## BEGIN

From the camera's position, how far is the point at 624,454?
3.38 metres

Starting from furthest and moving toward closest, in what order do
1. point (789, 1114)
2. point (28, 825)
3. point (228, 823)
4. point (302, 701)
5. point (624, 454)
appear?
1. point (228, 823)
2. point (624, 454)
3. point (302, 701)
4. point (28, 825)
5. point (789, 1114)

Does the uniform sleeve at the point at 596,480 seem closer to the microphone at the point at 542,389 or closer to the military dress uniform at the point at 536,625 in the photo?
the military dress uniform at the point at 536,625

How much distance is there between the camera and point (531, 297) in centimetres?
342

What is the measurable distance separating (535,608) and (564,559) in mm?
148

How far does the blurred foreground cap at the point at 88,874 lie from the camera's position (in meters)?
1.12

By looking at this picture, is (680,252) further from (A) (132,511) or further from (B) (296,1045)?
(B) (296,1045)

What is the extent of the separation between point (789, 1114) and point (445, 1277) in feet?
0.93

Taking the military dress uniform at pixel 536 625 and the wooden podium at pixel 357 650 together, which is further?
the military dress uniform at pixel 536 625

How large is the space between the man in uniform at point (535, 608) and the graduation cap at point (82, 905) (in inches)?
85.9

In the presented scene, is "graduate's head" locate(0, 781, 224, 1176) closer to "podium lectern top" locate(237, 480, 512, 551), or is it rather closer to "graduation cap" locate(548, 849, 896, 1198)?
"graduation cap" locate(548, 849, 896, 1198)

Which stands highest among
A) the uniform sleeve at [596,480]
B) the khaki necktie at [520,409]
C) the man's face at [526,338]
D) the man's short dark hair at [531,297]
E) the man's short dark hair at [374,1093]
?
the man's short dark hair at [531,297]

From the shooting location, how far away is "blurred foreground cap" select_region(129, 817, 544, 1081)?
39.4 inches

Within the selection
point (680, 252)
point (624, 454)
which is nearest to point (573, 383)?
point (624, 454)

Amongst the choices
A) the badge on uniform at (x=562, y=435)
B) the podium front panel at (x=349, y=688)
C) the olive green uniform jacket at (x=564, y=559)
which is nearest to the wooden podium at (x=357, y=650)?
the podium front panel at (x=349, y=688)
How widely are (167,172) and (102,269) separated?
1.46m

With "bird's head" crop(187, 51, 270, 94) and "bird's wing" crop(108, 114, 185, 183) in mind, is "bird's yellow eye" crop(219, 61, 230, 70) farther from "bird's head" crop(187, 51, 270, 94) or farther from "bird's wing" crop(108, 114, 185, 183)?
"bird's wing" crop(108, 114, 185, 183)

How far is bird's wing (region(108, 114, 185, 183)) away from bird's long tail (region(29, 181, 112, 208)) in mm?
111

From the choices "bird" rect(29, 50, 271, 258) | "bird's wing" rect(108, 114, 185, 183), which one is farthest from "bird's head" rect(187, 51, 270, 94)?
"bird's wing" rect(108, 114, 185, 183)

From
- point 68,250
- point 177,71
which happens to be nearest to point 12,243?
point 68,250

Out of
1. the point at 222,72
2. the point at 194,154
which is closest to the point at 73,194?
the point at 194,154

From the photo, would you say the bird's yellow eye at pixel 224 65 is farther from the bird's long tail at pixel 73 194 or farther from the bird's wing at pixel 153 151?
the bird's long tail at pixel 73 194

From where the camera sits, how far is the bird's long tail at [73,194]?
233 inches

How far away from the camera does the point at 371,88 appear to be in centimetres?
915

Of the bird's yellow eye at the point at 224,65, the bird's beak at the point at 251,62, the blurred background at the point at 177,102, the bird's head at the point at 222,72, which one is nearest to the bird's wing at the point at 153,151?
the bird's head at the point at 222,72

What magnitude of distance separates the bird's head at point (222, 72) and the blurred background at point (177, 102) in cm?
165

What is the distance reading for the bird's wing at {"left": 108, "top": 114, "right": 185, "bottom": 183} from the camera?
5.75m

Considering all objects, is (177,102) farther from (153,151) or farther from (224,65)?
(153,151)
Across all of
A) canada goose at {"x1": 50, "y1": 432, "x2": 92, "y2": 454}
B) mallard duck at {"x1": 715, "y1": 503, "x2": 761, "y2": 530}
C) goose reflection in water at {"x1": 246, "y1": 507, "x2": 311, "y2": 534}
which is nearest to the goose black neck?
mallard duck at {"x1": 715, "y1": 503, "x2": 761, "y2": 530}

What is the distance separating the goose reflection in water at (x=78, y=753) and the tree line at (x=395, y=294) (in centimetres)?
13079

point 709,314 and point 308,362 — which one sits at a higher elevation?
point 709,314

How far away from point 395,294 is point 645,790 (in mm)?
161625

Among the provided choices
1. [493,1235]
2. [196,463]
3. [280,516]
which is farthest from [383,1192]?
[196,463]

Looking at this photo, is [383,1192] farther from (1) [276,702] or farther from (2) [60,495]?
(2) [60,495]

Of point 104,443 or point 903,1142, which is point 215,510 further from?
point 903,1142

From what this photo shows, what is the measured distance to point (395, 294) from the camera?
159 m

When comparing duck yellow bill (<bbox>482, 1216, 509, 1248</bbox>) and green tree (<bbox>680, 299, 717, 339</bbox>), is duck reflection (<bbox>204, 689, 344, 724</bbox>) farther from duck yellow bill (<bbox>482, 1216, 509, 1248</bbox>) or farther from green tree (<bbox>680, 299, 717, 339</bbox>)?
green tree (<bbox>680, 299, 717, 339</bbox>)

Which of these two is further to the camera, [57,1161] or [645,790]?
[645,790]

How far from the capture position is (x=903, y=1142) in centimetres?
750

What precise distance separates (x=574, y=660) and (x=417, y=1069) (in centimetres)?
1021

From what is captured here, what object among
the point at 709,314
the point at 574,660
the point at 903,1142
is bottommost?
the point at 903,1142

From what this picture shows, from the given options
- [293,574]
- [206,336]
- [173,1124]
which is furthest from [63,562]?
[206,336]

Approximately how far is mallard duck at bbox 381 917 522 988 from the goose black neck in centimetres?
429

## END
## BEGIN

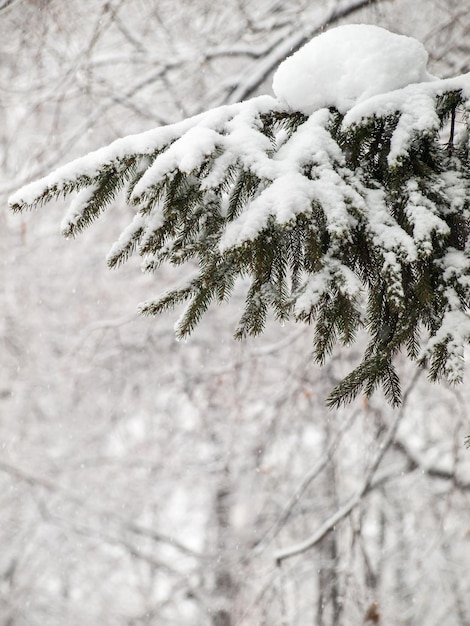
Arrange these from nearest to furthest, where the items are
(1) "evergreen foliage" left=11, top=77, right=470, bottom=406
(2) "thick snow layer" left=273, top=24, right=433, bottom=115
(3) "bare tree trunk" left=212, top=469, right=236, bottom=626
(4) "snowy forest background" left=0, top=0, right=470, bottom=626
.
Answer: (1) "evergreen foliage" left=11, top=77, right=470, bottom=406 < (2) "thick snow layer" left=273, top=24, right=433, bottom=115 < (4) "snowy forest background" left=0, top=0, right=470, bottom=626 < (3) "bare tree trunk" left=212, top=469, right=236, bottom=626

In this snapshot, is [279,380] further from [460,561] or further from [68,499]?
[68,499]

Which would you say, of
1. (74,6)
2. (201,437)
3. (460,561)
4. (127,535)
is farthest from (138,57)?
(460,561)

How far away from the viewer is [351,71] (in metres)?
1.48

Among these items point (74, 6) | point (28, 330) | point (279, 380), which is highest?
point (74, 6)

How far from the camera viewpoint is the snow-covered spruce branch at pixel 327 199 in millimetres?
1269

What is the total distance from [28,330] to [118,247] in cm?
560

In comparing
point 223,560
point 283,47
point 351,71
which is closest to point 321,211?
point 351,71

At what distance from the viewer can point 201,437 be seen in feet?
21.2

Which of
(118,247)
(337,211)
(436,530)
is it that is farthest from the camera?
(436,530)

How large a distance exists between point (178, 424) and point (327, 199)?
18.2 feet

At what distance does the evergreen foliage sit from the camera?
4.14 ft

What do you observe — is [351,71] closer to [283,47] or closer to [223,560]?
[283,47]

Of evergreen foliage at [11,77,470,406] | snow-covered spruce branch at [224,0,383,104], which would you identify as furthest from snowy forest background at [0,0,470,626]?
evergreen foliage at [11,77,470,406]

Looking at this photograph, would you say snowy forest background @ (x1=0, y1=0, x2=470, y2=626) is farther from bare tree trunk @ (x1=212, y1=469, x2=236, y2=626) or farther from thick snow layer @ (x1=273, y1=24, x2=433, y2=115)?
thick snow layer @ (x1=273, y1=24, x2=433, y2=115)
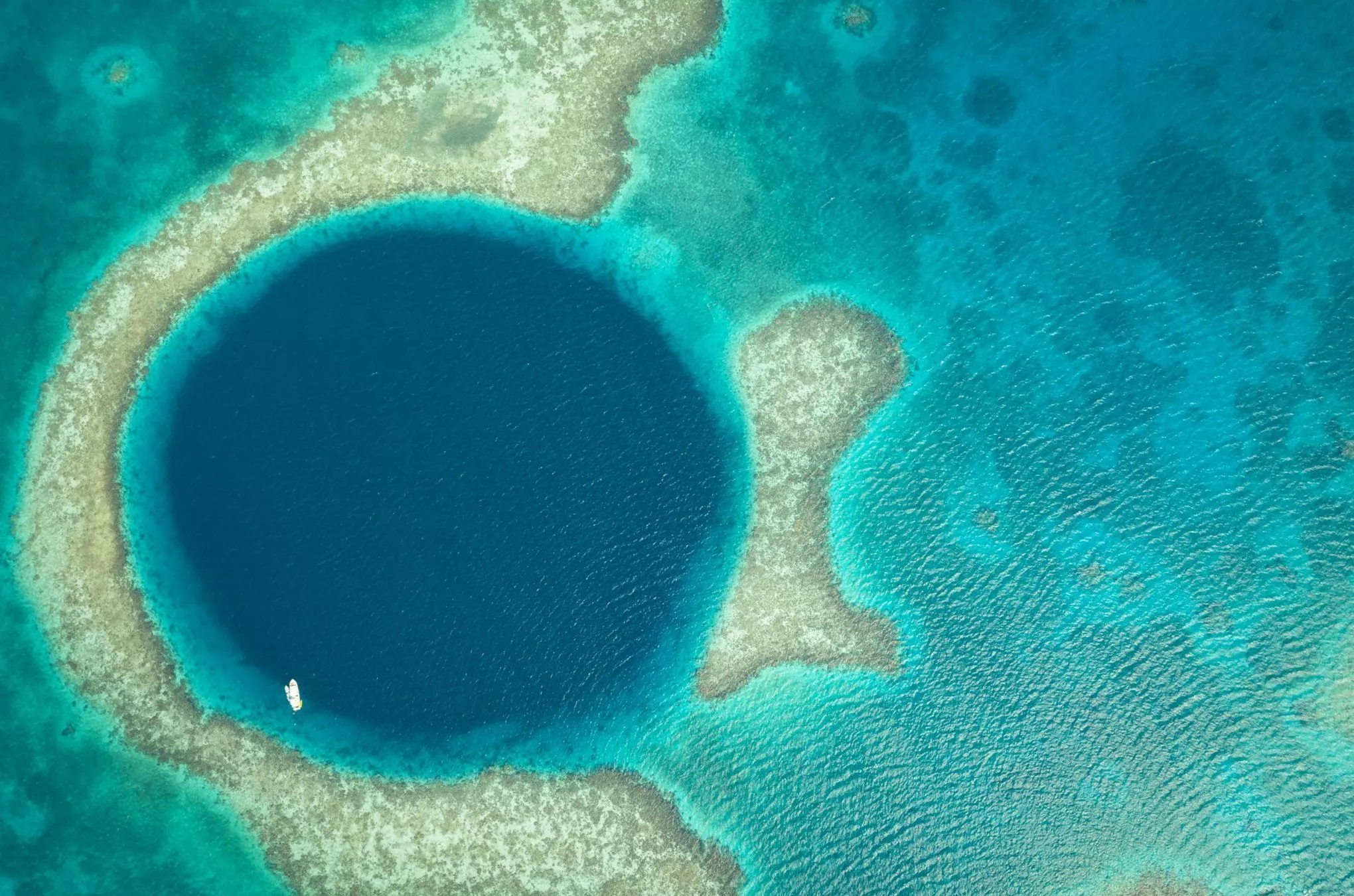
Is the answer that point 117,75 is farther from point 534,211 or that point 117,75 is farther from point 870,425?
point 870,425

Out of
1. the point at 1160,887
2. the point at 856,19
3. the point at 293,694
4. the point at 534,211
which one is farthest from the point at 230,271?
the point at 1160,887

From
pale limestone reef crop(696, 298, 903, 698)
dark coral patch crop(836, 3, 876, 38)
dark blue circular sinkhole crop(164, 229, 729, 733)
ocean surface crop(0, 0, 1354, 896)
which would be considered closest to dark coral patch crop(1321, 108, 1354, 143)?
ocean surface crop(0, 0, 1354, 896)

## END
## BEGIN

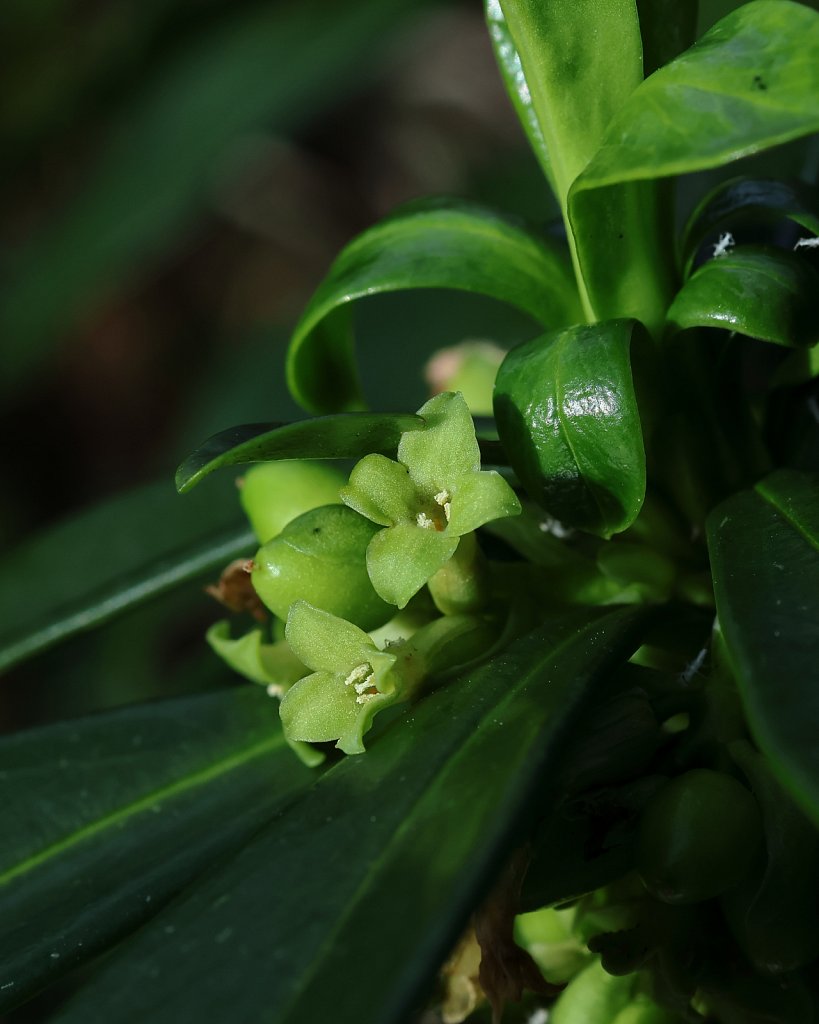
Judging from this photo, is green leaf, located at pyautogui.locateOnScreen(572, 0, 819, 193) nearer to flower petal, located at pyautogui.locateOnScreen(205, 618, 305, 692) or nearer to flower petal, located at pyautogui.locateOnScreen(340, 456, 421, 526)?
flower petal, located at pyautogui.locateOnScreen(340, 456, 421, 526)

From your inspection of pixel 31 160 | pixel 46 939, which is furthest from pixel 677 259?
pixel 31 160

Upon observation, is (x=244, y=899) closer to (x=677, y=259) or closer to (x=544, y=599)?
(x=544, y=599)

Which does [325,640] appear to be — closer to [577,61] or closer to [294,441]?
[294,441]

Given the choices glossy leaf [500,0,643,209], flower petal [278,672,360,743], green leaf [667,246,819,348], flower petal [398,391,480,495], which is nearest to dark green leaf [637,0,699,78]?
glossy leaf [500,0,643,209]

## END

* _Given problem_
Find every line in the entries above that contains the string "centimetres", and copy each one out. Matching is case-sensitive.

* _Task result_
How much distance is there between the camera and point (531, 297) in centimetres?
How far away from the camera does the point at 371,88 appear to be in centimetres?
What is the distance separating the goose reflection in water at (x=78, y=753) and the tree line at (x=395, y=294) (in centimetres)?
How far from the capture position is (x=903, y=1142) in centimetres?
What precise distance separates (x=574, y=660) and (x=417, y=1069) (in centimetres)?
Approximately how far is mallard duck at bbox 381 917 522 988 from the goose black neck in centimetres?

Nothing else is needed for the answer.